Tinea Cruris

Ditulis oleh Lenny Tan
Ditinjau dr. Reni Utari
Tinea crusis adalah infeksi jamur yang menyerang pangkal paha atau selangkangan
Tinea crusis adalah salah satu jenis kurap akibat infeksi jamur yang terjadi di pangkal paha, sekitar kelamin, paha bagian dalam, dan bokong.

Pengertian Tinea Cruris

Jock itch atau tinea cruris merupakan salah satu jenis penyakit kurap akibat infeksi jamur yang disebut tinea. Biasanya, infeksi ini terjadi pada pangkal paha, sekitar kelamin, paha bagian dalam, dan bokong.

Infeksi tinea cruris ditandai dengan bercak merah bundar pada area kulit dan dapat menyebar ke bagian lain. Tinea cruris umumnya sering diderita oleh orang-orang yang sering berkeringat dan menggunakan pakaian ketat, seperti atlet.

Penyakit ini dapat mudah menyebar. Namun pengobatannya tergolong mudah, yaitu menggunakan obat-obatan antijamur.

Penjelasan Lebih Lanjut

Gejala

Gejala umum dari tinea cruris meliputi:

  • Muncul bercak-bercak merah pada kulit. Biasanya, bercak berbentuk bundar dengan pinggiran merah seperti cincin.
  • Timbul rasa gatal secara terus-menerus.
  • Kulit dapat mengelupas atau pecah-pecah.
  • Perubahan pada warna kulit menjadi gelap atau terang. Gejala ini bisa berlangsung lama.

Penyebab

Penyebab tinea cruris adalah sekelompok jamur bernama dermatofitosis. Pada kondisi normal, jamur ini hidup di kulit tanpa menimbulkan permasalahan.

Namun jika seseorang sering menggunakan pakaian yang basah dan berkeringat setelah berolahraga, kondisi kulit akan menjadi lembap dan memicu proses kembang biak jamur yang cepat. Akibatnya, area kulit akan mengalami iritasi dan terasa gatal. 

Selain sering banyak berkeringat, kondisi-kondisi berikut ini juga bisa menjadi faktor pemicu tinea cruris:

  • Kondisi panas dan lembap.
  • Mengalami kelebihan berat badan atau obesitas.
  • Menggunakan pakaian yang ketat.
  • Jarang mandi.
  • Sering kembali mengenakan pakaian yang sudah dipakai tanpa dicuci terlebih dulu, terutama pakaian dalam.
  • Sering saling meminjamkan handuk, pakaian, atau barang pribadi lain dengan orang lain.

Diagnosis

Untuk dapat mendiagnosis penyakit ini, dokter biasanya cukup melihat bentuk dan lokasi ruam pada kulit pasien. Selanjutnya, dokter akan bertanya mengenai gejala dan riwayat medis pasien sebelum melakukan pemeriksaan fisik.

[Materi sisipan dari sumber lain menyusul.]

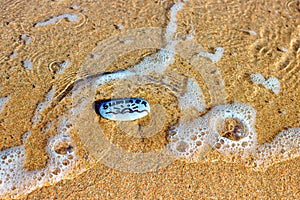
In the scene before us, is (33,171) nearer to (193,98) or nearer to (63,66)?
(63,66)

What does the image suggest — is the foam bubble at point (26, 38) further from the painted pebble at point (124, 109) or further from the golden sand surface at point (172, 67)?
the painted pebble at point (124, 109)

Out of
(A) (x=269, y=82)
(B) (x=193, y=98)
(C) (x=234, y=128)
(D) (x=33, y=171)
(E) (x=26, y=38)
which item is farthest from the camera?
(E) (x=26, y=38)

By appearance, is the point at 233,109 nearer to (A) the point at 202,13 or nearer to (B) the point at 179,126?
(B) the point at 179,126

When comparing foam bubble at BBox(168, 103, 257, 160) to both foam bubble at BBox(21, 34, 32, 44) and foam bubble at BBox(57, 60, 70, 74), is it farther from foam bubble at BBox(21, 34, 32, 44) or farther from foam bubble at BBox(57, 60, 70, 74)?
foam bubble at BBox(21, 34, 32, 44)

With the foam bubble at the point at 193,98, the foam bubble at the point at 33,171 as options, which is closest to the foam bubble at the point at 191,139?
the foam bubble at the point at 193,98

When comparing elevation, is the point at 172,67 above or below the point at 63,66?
below

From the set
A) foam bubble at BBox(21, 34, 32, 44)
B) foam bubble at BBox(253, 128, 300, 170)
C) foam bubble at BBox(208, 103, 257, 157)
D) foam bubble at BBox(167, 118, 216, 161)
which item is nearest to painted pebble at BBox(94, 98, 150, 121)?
foam bubble at BBox(167, 118, 216, 161)

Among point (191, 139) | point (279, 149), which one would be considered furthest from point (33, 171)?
point (279, 149)
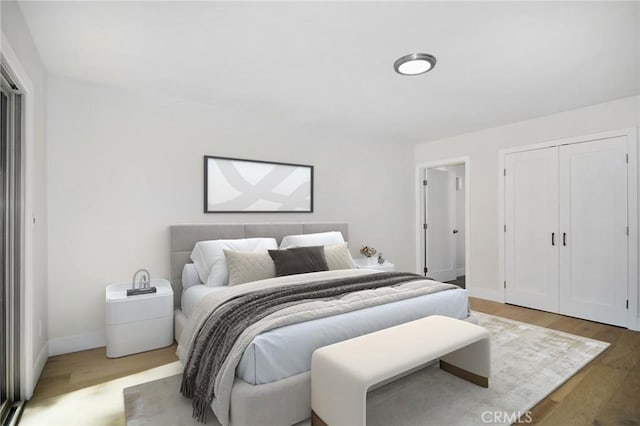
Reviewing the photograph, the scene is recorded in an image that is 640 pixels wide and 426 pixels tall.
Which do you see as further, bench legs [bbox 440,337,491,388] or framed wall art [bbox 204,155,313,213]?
framed wall art [bbox 204,155,313,213]

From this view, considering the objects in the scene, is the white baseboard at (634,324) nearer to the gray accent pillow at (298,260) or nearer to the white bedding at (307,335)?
the white bedding at (307,335)

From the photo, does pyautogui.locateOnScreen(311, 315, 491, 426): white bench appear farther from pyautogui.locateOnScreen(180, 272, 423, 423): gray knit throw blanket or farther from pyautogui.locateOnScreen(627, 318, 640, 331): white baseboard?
pyautogui.locateOnScreen(627, 318, 640, 331): white baseboard

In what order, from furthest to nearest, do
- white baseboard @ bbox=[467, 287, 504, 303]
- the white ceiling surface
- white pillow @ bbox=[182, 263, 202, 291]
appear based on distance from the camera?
white baseboard @ bbox=[467, 287, 504, 303], white pillow @ bbox=[182, 263, 202, 291], the white ceiling surface

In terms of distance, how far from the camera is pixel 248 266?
9.79 ft

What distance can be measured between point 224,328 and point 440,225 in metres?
4.80

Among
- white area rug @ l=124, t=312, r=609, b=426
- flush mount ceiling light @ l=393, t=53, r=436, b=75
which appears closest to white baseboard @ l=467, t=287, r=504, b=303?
white area rug @ l=124, t=312, r=609, b=426

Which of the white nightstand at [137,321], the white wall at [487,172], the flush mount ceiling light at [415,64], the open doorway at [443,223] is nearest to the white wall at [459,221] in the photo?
the open doorway at [443,223]

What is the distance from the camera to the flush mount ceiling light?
97.5 inches

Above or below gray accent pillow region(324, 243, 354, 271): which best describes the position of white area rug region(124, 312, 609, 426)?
below

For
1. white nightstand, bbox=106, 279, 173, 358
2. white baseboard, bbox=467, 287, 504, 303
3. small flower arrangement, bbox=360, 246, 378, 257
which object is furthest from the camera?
small flower arrangement, bbox=360, 246, 378, 257

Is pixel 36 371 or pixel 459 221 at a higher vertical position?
pixel 459 221

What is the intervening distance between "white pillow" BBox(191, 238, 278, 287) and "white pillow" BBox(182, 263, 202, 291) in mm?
51

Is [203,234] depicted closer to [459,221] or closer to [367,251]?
[367,251]
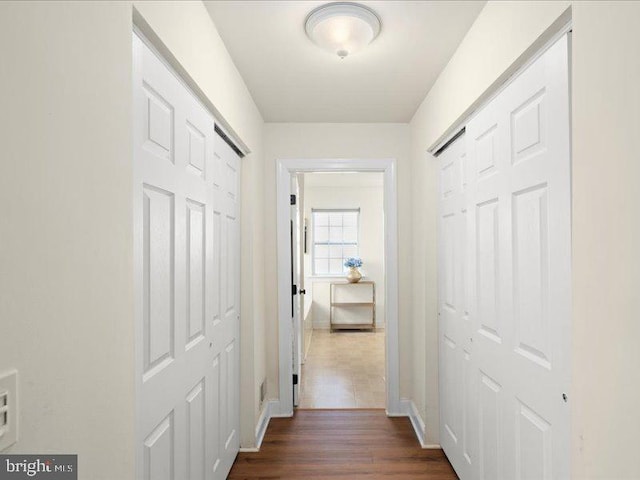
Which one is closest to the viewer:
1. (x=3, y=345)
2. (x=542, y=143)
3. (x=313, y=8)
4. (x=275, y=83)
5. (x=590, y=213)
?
(x=3, y=345)

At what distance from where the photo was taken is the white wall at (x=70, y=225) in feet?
2.34

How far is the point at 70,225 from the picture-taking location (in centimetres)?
86

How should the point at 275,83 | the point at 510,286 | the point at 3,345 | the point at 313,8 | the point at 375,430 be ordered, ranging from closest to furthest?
the point at 3,345 < the point at 510,286 < the point at 313,8 < the point at 275,83 < the point at 375,430

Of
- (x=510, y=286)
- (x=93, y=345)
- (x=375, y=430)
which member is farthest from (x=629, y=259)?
(x=375, y=430)

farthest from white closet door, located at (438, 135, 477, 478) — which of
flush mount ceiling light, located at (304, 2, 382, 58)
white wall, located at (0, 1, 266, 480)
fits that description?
white wall, located at (0, 1, 266, 480)

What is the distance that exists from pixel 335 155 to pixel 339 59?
113cm

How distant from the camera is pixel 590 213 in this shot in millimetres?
1058

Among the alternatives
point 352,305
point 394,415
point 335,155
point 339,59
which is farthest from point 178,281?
point 352,305

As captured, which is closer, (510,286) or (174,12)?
(174,12)

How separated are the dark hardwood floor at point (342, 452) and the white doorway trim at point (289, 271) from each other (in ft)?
0.73

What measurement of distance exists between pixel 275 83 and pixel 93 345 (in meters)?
2.03

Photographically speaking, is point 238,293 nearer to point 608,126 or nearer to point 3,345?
point 3,345

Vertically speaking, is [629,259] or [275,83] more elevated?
[275,83]

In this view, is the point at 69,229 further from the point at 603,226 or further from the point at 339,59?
the point at 339,59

Jika diperlukan, dokter akan menyarankan beberapa tes lanjutan berupa pengambilan sampel kulit atau biopsi. Sampel kulit kemudian akan diperiksa di bawah mikroskop guna mendeteksi jenis jamur yang menginfeksi kulit.

Pengobatan

Langkah pengobatan utama untuk tinea cruris adalah menggunakan obat antijamur. Obat ini bisa tersedia dalam bentuk oles maupun oral (minum). Clotrimazole, miconazole, dan terbinafine merupakan beberapa contoh obat yang mungkin diresepkan.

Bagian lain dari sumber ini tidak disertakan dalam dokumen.